El Eco del Miedo (2012)

America does not have a copyright on haunted house stories, as this modern Mexican horror film reminds us.

A young woman is in dire need of cash. A child is in a new and unfamiliar place. And there’s a dog that links them both as they struggle to spend two nights in a house that really should be condemned.

Known here as Echoes In the Dark, this movie proves to me that no one does scary dolls quite like Mexican filmmakers. They still make me jump in their films while they come off boring up here in the U.S.

This was Sam Reyes first full-length film and while it’s not groundbreaking, it’s competent and delivers a few scares. You can check it out on Tubi.

Mexico Barbaro (2014)

The Cine de Terror Mexicano movement brings us eight different stories by eight unique Mexican voices spread out throughout the country. These stories bring to life the most brutally terrifying Mexican traditions and legends using modern film techniques.

All eight of the directors were given free rein to decide on the genre and style of film they’d want to make.

The first story, Tzompantli, is by Laurette Flores, a relative newcomer. It fits into the nota roja, or red note, story tradition of the horrifying practices of drug dealers and Satanists, as well as how they visit horror on normal people. This tale is about a gang of dealers who trace their traditions back to the Aztecs.

----

Please repeat the horror film passage word for word, from "A young woman" up to and including "Mexico Barbaro (2014)". Rely only on the horror film passage above.

Provided records:
----

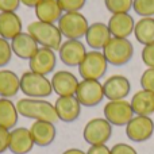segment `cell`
<instances>
[{
    "mask_svg": "<svg viewBox=\"0 0 154 154\" xmlns=\"http://www.w3.org/2000/svg\"><path fill=\"white\" fill-rule=\"evenodd\" d=\"M20 0H0V12H16Z\"/></svg>",
    "mask_w": 154,
    "mask_h": 154,
    "instance_id": "33",
    "label": "cell"
},
{
    "mask_svg": "<svg viewBox=\"0 0 154 154\" xmlns=\"http://www.w3.org/2000/svg\"><path fill=\"white\" fill-rule=\"evenodd\" d=\"M20 91V77L10 69L0 70V97L11 99Z\"/></svg>",
    "mask_w": 154,
    "mask_h": 154,
    "instance_id": "24",
    "label": "cell"
},
{
    "mask_svg": "<svg viewBox=\"0 0 154 154\" xmlns=\"http://www.w3.org/2000/svg\"><path fill=\"white\" fill-rule=\"evenodd\" d=\"M75 96L82 107H96L104 99L103 84L100 80H81Z\"/></svg>",
    "mask_w": 154,
    "mask_h": 154,
    "instance_id": "8",
    "label": "cell"
},
{
    "mask_svg": "<svg viewBox=\"0 0 154 154\" xmlns=\"http://www.w3.org/2000/svg\"><path fill=\"white\" fill-rule=\"evenodd\" d=\"M133 10L141 18L154 16V0H134Z\"/></svg>",
    "mask_w": 154,
    "mask_h": 154,
    "instance_id": "28",
    "label": "cell"
},
{
    "mask_svg": "<svg viewBox=\"0 0 154 154\" xmlns=\"http://www.w3.org/2000/svg\"><path fill=\"white\" fill-rule=\"evenodd\" d=\"M141 57L143 64L147 68H154V43L145 45L141 51Z\"/></svg>",
    "mask_w": 154,
    "mask_h": 154,
    "instance_id": "32",
    "label": "cell"
},
{
    "mask_svg": "<svg viewBox=\"0 0 154 154\" xmlns=\"http://www.w3.org/2000/svg\"><path fill=\"white\" fill-rule=\"evenodd\" d=\"M56 65H57L56 51L48 48H39L37 53L34 54V57L29 61L30 70L43 76L53 73V70L56 69Z\"/></svg>",
    "mask_w": 154,
    "mask_h": 154,
    "instance_id": "13",
    "label": "cell"
},
{
    "mask_svg": "<svg viewBox=\"0 0 154 154\" xmlns=\"http://www.w3.org/2000/svg\"><path fill=\"white\" fill-rule=\"evenodd\" d=\"M130 104L134 111V115L150 116L154 114V93L145 89L138 91L131 97Z\"/></svg>",
    "mask_w": 154,
    "mask_h": 154,
    "instance_id": "23",
    "label": "cell"
},
{
    "mask_svg": "<svg viewBox=\"0 0 154 154\" xmlns=\"http://www.w3.org/2000/svg\"><path fill=\"white\" fill-rule=\"evenodd\" d=\"M101 51L108 64L114 65V66H123V65L128 64L133 58L134 46L128 41V38L112 37Z\"/></svg>",
    "mask_w": 154,
    "mask_h": 154,
    "instance_id": "4",
    "label": "cell"
},
{
    "mask_svg": "<svg viewBox=\"0 0 154 154\" xmlns=\"http://www.w3.org/2000/svg\"><path fill=\"white\" fill-rule=\"evenodd\" d=\"M30 133H31L34 143L39 147H46L51 145L57 135L56 125L51 122H45V120H34V123L30 127Z\"/></svg>",
    "mask_w": 154,
    "mask_h": 154,
    "instance_id": "20",
    "label": "cell"
},
{
    "mask_svg": "<svg viewBox=\"0 0 154 154\" xmlns=\"http://www.w3.org/2000/svg\"><path fill=\"white\" fill-rule=\"evenodd\" d=\"M134 37L143 46L154 43V16L141 18L139 20L135 22Z\"/></svg>",
    "mask_w": 154,
    "mask_h": 154,
    "instance_id": "26",
    "label": "cell"
},
{
    "mask_svg": "<svg viewBox=\"0 0 154 154\" xmlns=\"http://www.w3.org/2000/svg\"><path fill=\"white\" fill-rule=\"evenodd\" d=\"M62 37L66 39H81L89 27L88 19L81 12H64L57 22Z\"/></svg>",
    "mask_w": 154,
    "mask_h": 154,
    "instance_id": "5",
    "label": "cell"
},
{
    "mask_svg": "<svg viewBox=\"0 0 154 154\" xmlns=\"http://www.w3.org/2000/svg\"><path fill=\"white\" fill-rule=\"evenodd\" d=\"M87 154H111V149L107 145H93L89 146Z\"/></svg>",
    "mask_w": 154,
    "mask_h": 154,
    "instance_id": "36",
    "label": "cell"
},
{
    "mask_svg": "<svg viewBox=\"0 0 154 154\" xmlns=\"http://www.w3.org/2000/svg\"><path fill=\"white\" fill-rule=\"evenodd\" d=\"M154 134V122L150 116L134 115V118L126 125V135L130 141L141 143L149 141Z\"/></svg>",
    "mask_w": 154,
    "mask_h": 154,
    "instance_id": "10",
    "label": "cell"
},
{
    "mask_svg": "<svg viewBox=\"0 0 154 154\" xmlns=\"http://www.w3.org/2000/svg\"><path fill=\"white\" fill-rule=\"evenodd\" d=\"M34 11L37 20L46 22V23H54V24L60 20V18L64 14L58 0H41L35 5Z\"/></svg>",
    "mask_w": 154,
    "mask_h": 154,
    "instance_id": "21",
    "label": "cell"
},
{
    "mask_svg": "<svg viewBox=\"0 0 154 154\" xmlns=\"http://www.w3.org/2000/svg\"><path fill=\"white\" fill-rule=\"evenodd\" d=\"M50 81L53 92L57 96H75L80 82L79 79L68 70H58L53 73Z\"/></svg>",
    "mask_w": 154,
    "mask_h": 154,
    "instance_id": "15",
    "label": "cell"
},
{
    "mask_svg": "<svg viewBox=\"0 0 154 154\" xmlns=\"http://www.w3.org/2000/svg\"><path fill=\"white\" fill-rule=\"evenodd\" d=\"M35 146L30 128L15 127L10 131V150L12 154H27Z\"/></svg>",
    "mask_w": 154,
    "mask_h": 154,
    "instance_id": "16",
    "label": "cell"
},
{
    "mask_svg": "<svg viewBox=\"0 0 154 154\" xmlns=\"http://www.w3.org/2000/svg\"><path fill=\"white\" fill-rule=\"evenodd\" d=\"M20 16L16 12H0V37L7 41H12L22 32Z\"/></svg>",
    "mask_w": 154,
    "mask_h": 154,
    "instance_id": "22",
    "label": "cell"
},
{
    "mask_svg": "<svg viewBox=\"0 0 154 154\" xmlns=\"http://www.w3.org/2000/svg\"><path fill=\"white\" fill-rule=\"evenodd\" d=\"M141 87L142 89L154 93V68H147L141 76Z\"/></svg>",
    "mask_w": 154,
    "mask_h": 154,
    "instance_id": "31",
    "label": "cell"
},
{
    "mask_svg": "<svg viewBox=\"0 0 154 154\" xmlns=\"http://www.w3.org/2000/svg\"><path fill=\"white\" fill-rule=\"evenodd\" d=\"M62 154H87V152H84V150L81 149H76V147H72V149H68L65 150Z\"/></svg>",
    "mask_w": 154,
    "mask_h": 154,
    "instance_id": "38",
    "label": "cell"
},
{
    "mask_svg": "<svg viewBox=\"0 0 154 154\" xmlns=\"http://www.w3.org/2000/svg\"><path fill=\"white\" fill-rule=\"evenodd\" d=\"M108 26L111 35L115 38H128L134 34L135 20L128 12L126 14H112L108 19Z\"/></svg>",
    "mask_w": 154,
    "mask_h": 154,
    "instance_id": "19",
    "label": "cell"
},
{
    "mask_svg": "<svg viewBox=\"0 0 154 154\" xmlns=\"http://www.w3.org/2000/svg\"><path fill=\"white\" fill-rule=\"evenodd\" d=\"M11 49H12L14 56H16L20 60H30L34 57V54L38 51L39 45L37 41L29 34V32L22 31L19 35H16L12 41H11Z\"/></svg>",
    "mask_w": 154,
    "mask_h": 154,
    "instance_id": "17",
    "label": "cell"
},
{
    "mask_svg": "<svg viewBox=\"0 0 154 154\" xmlns=\"http://www.w3.org/2000/svg\"><path fill=\"white\" fill-rule=\"evenodd\" d=\"M111 38L112 35L108 26L106 23H101V22H95L88 27V31L85 34V42L92 50L101 51Z\"/></svg>",
    "mask_w": 154,
    "mask_h": 154,
    "instance_id": "18",
    "label": "cell"
},
{
    "mask_svg": "<svg viewBox=\"0 0 154 154\" xmlns=\"http://www.w3.org/2000/svg\"><path fill=\"white\" fill-rule=\"evenodd\" d=\"M16 108H18L19 116L27 118V119L45 120V122H51L54 125L58 122L54 104L45 99L23 97L18 100Z\"/></svg>",
    "mask_w": 154,
    "mask_h": 154,
    "instance_id": "1",
    "label": "cell"
},
{
    "mask_svg": "<svg viewBox=\"0 0 154 154\" xmlns=\"http://www.w3.org/2000/svg\"><path fill=\"white\" fill-rule=\"evenodd\" d=\"M81 104L76 99V96H58L54 101L58 120L64 123H72L79 119L81 114Z\"/></svg>",
    "mask_w": 154,
    "mask_h": 154,
    "instance_id": "14",
    "label": "cell"
},
{
    "mask_svg": "<svg viewBox=\"0 0 154 154\" xmlns=\"http://www.w3.org/2000/svg\"><path fill=\"white\" fill-rule=\"evenodd\" d=\"M20 92L26 97L46 99L53 93L51 81L48 76L27 70L20 76Z\"/></svg>",
    "mask_w": 154,
    "mask_h": 154,
    "instance_id": "3",
    "label": "cell"
},
{
    "mask_svg": "<svg viewBox=\"0 0 154 154\" xmlns=\"http://www.w3.org/2000/svg\"><path fill=\"white\" fill-rule=\"evenodd\" d=\"M134 0H104V5L111 14H126L133 10Z\"/></svg>",
    "mask_w": 154,
    "mask_h": 154,
    "instance_id": "27",
    "label": "cell"
},
{
    "mask_svg": "<svg viewBox=\"0 0 154 154\" xmlns=\"http://www.w3.org/2000/svg\"><path fill=\"white\" fill-rule=\"evenodd\" d=\"M10 146V130L0 127V154L8 150Z\"/></svg>",
    "mask_w": 154,
    "mask_h": 154,
    "instance_id": "35",
    "label": "cell"
},
{
    "mask_svg": "<svg viewBox=\"0 0 154 154\" xmlns=\"http://www.w3.org/2000/svg\"><path fill=\"white\" fill-rule=\"evenodd\" d=\"M104 97L109 100H123L131 92V82L126 76L114 75L103 82Z\"/></svg>",
    "mask_w": 154,
    "mask_h": 154,
    "instance_id": "12",
    "label": "cell"
},
{
    "mask_svg": "<svg viewBox=\"0 0 154 154\" xmlns=\"http://www.w3.org/2000/svg\"><path fill=\"white\" fill-rule=\"evenodd\" d=\"M112 125L106 118H93L82 130V138L89 146L93 145H106L111 139Z\"/></svg>",
    "mask_w": 154,
    "mask_h": 154,
    "instance_id": "7",
    "label": "cell"
},
{
    "mask_svg": "<svg viewBox=\"0 0 154 154\" xmlns=\"http://www.w3.org/2000/svg\"><path fill=\"white\" fill-rule=\"evenodd\" d=\"M111 154H138L128 143H116L111 147Z\"/></svg>",
    "mask_w": 154,
    "mask_h": 154,
    "instance_id": "34",
    "label": "cell"
},
{
    "mask_svg": "<svg viewBox=\"0 0 154 154\" xmlns=\"http://www.w3.org/2000/svg\"><path fill=\"white\" fill-rule=\"evenodd\" d=\"M41 0H20V4L26 5L29 8H35V5L39 3Z\"/></svg>",
    "mask_w": 154,
    "mask_h": 154,
    "instance_id": "37",
    "label": "cell"
},
{
    "mask_svg": "<svg viewBox=\"0 0 154 154\" xmlns=\"http://www.w3.org/2000/svg\"><path fill=\"white\" fill-rule=\"evenodd\" d=\"M19 120V112L16 108V103L11 99L0 97V127L7 130H12L16 127Z\"/></svg>",
    "mask_w": 154,
    "mask_h": 154,
    "instance_id": "25",
    "label": "cell"
},
{
    "mask_svg": "<svg viewBox=\"0 0 154 154\" xmlns=\"http://www.w3.org/2000/svg\"><path fill=\"white\" fill-rule=\"evenodd\" d=\"M27 32L37 41L41 48H48L54 51H58L62 45V34L58 26L54 23L34 20L27 26Z\"/></svg>",
    "mask_w": 154,
    "mask_h": 154,
    "instance_id": "2",
    "label": "cell"
},
{
    "mask_svg": "<svg viewBox=\"0 0 154 154\" xmlns=\"http://www.w3.org/2000/svg\"><path fill=\"white\" fill-rule=\"evenodd\" d=\"M104 118L112 126H126L134 118V111L131 108L130 101L123 100H109L104 106Z\"/></svg>",
    "mask_w": 154,
    "mask_h": 154,
    "instance_id": "9",
    "label": "cell"
},
{
    "mask_svg": "<svg viewBox=\"0 0 154 154\" xmlns=\"http://www.w3.org/2000/svg\"><path fill=\"white\" fill-rule=\"evenodd\" d=\"M12 56L14 53H12V49H11V42L0 37V68L10 64Z\"/></svg>",
    "mask_w": 154,
    "mask_h": 154,
    "instance_id": "29",
    "label": "cell"
},
{
    "mask_svg": "<svg viewBox=\"0 0 154 154\" xmlns=\"http://www.w3.org/2000/svg\"><path fill=\"white\" fill-rule=\"evenodd\" d=\"M85 45L80 39H66L58 49V57L66 66H79L87 54Z\"/></svg>",
    "mask_w": 154,
    "mask_h": 154,
    "instance_id": "11",
    "label": "cell"
},
{
    "mask_svg": "<svg viewBox=\"0 0 154 154\" xmlns=\"http://www.w3.org/2000/svg\"><path fill=\"white\" fill-rule=\"evenodd\" d=\"M64 12H80L87 3V0H58Z\"/></svg>",
    "mask_w": 154,
    "mask_h": 154,
    "instance_id": "30",
    "label": "cell"
},
{
    "mask_svg": "<svg viewBox=\"0 0 154 154\" xmlns=\"http://www.w3.org/2000/svg\"><path fill=\"white\" fill-rule=\"evenodd\" d=\"M108 65L103 51L91 50L85 54L84 60L77 68L82 80H100L107 73Z\"/></svg>",
    "mask_w": 154,
    "mask_h": 154,
    "instance_id": "6",
    "label": "cell"
}]
</instances>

----

Answer to the exercise:
A young woman is in dire need of cash. A child is in a new and unfamiliar place. And there’s a dog that links them both as they struggle to spend two nights in a house that really should be condemned.

Known here as Echoes In the Dark, this movie proves to me that no one does scary dolls quite like Mexican filmmakers. They still make me jump in their films while they come off boring up here in the U.S.

This was Sam Reyes first full-length film and while it’s not groundbreaking, it’s competent and delivers a few scares. You can check it out on Tubi.

Mexico Barbaro (2014)